▶ _ATIVIDADES_:
1. Liste o que o texto sobre a esquerda e as eleições afirma que as eleições municipais envolvem, apontam e trazem.
2. Resuma em duas frases o texto sobre a esquerda e as eleições.
3. Escreva a continuação do texto sobre os dilemas da esquerda após o primeiro turno, a partir do ponto em que ele termina.

31 de outubro de 2024

Presidente da UJS, Rafael Leal defende que “o mais importante é não perdermos a convicção de que o caminho é reafirmamos um projeto que possa apontar mudanças estruturais na vida das pessoas e não cairmos nas ideias de que a moderação irá nos salvar”.

Passado o primeiro turno das eleições, muitas análises têm surgido sobre os dilemas da esquerda frente ao resultado eleitoral pouco expressivo. No quente do momento sentenças são proferidas e narrativas mirabolantes surgem, desde aquelas que decretam o fim da esquerda até as que maquiam o resultado para dizer que está tudo bem. As eleições municipais envolvem elementos locais, não se pode absolutizar ou generalizar esses resultados, mas elas apontam tendências e trazem recados que são preciosos para correções de rota e mudanças na forma da esquerda atuar na sociedade. É importante também colocá-las em perspectivas históricas, aos pessimistas demais, vamos lembrar que em 2020 estávamos apanhando ao sair nas ruas de vermelho, aos com exercício exagerado de otimismo vamos lembrar que estamos no governo federal e isso nos dá mais oportunidades de avançar em bases importantes.

▶ _MATERIAL FORNECIDO_:
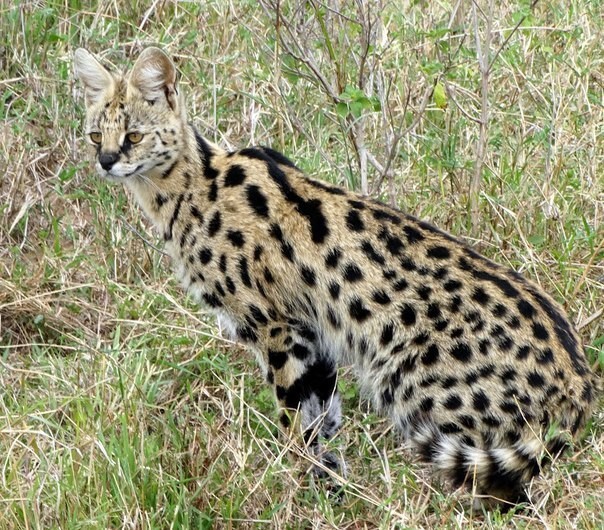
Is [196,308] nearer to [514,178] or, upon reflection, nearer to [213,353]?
[213,353]

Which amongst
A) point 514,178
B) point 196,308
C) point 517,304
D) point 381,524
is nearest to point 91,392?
point 196,308

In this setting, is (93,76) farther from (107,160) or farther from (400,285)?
(400,285)

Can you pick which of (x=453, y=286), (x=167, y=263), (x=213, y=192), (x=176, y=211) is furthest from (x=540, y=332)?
(x=167, y=263)

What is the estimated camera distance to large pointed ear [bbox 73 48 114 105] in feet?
19.4

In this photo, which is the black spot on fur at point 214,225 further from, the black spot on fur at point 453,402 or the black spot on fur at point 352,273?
the black spot on fur at point 453,402

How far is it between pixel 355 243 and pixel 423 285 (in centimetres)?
38

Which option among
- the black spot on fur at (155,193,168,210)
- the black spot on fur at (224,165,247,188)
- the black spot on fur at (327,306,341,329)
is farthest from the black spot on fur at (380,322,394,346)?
the black spot on fur at (155,193,168,210)

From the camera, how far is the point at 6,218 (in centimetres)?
729

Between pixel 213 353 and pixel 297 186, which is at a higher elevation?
pixel 297 186

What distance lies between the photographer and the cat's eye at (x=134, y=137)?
574 centimetres

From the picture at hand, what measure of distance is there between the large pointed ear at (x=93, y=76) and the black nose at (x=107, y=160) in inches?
14.9

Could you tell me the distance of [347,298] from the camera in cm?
549

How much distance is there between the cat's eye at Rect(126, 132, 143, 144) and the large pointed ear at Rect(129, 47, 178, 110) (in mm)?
187

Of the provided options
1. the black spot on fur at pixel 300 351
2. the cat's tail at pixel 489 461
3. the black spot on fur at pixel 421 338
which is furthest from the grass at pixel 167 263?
the black spot on fur at pixel 421 338
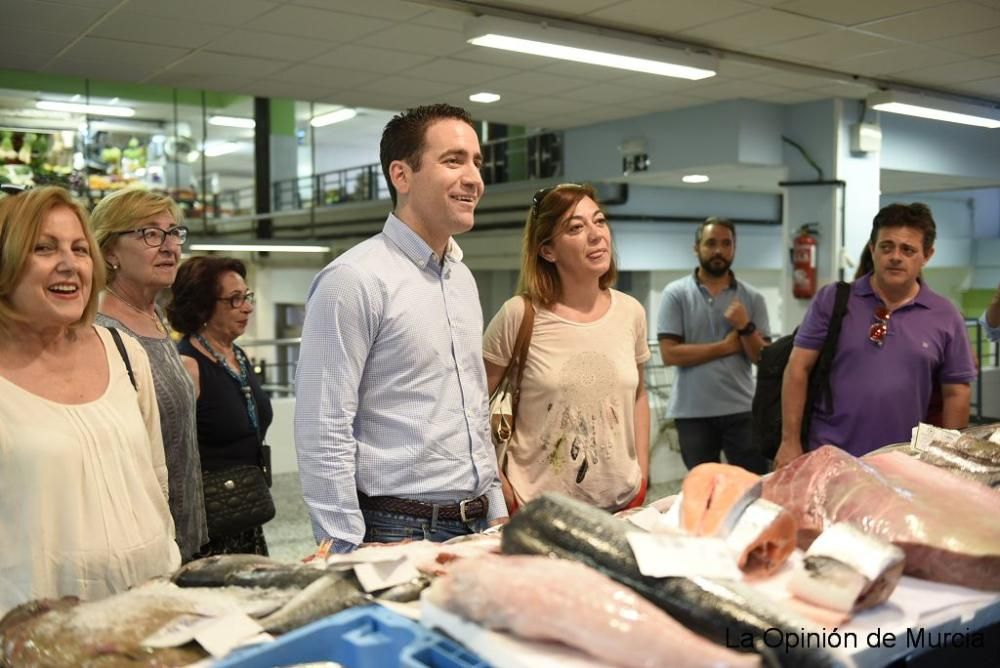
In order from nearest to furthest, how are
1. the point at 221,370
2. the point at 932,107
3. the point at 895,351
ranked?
the point at 895,351, the point at 221,370, the point at 932,107

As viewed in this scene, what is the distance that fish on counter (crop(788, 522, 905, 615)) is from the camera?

▶ _RESPOSTAS POR ATIVIDADE_:
1.
- Envolvem elementos locais.
- Apontam tendências.
- Trazem recados preciosos para correções de rota e mudanças na forma da esquerda atuar na sociedade.

2. Depois do primeiro turno, surgiram muitas análises sobre o resultado eleitoral pouco expressivo da esquerda, desde as que decretam o seu fim até as que maquiam o resultado para dizer que está tudo bem. O texto afirma que as eleições municipais, embora envolvam elementos locais e não possam ser generalizadas, apontam tendências e trazem recados para correções de rota, e que devem ser vistas em perspectiva histórica.

3.
Feito este preâmbulo, acredito que estas eleições trouxeram muitas lições e recados para o campo da esquerda. Por óbvio, não vou tratar de todos eles num artigo de algumas linhas. Vou me concentrar no que eu acho que é o recado central e os diagnósticos e tarefas que partem dele. O que as urnas nos disseram centralmente é que precisamos reconquistar, e se possível organizar politicamente, o eleitor que foi ganho com o discurso da picanha e da cerveja nas eleições de 2022. A primeira pergunta importante é: quem é esse eleitor? São aquelas pessoas que “prosperaram” no Lula 1 e 2 e depois caíram de renda com a crise econômica, que nos acertou em cheio em 2014. Este setor ficou conhecido como nova classe média (ou nova classe trabalhadora). Aqui vamos chamá-los de ex nova classe média, apesar de não gostar do termo nova classe média usarei para fins didáticos e explicativos.

A segunda e decisiva pergunta é: por que num cenário onde voltamos ao poder central e temos um quadro econômico de pleno emprego, crescimento do PIB, controle da inflação, aumento da renda dos trabalhadores e o retorno de programas sociais importantes não conseguimos fidelizar essa camada social? A resposta desta pergunta nos leva a duas principais insuficiências do governo e da esquerda no Brasil hoje: uma agenda de desenvolvimento tímida e pouca capacidade de gerar agitações e disputas políticas e ideológicas na sociedade em torno de um projeto.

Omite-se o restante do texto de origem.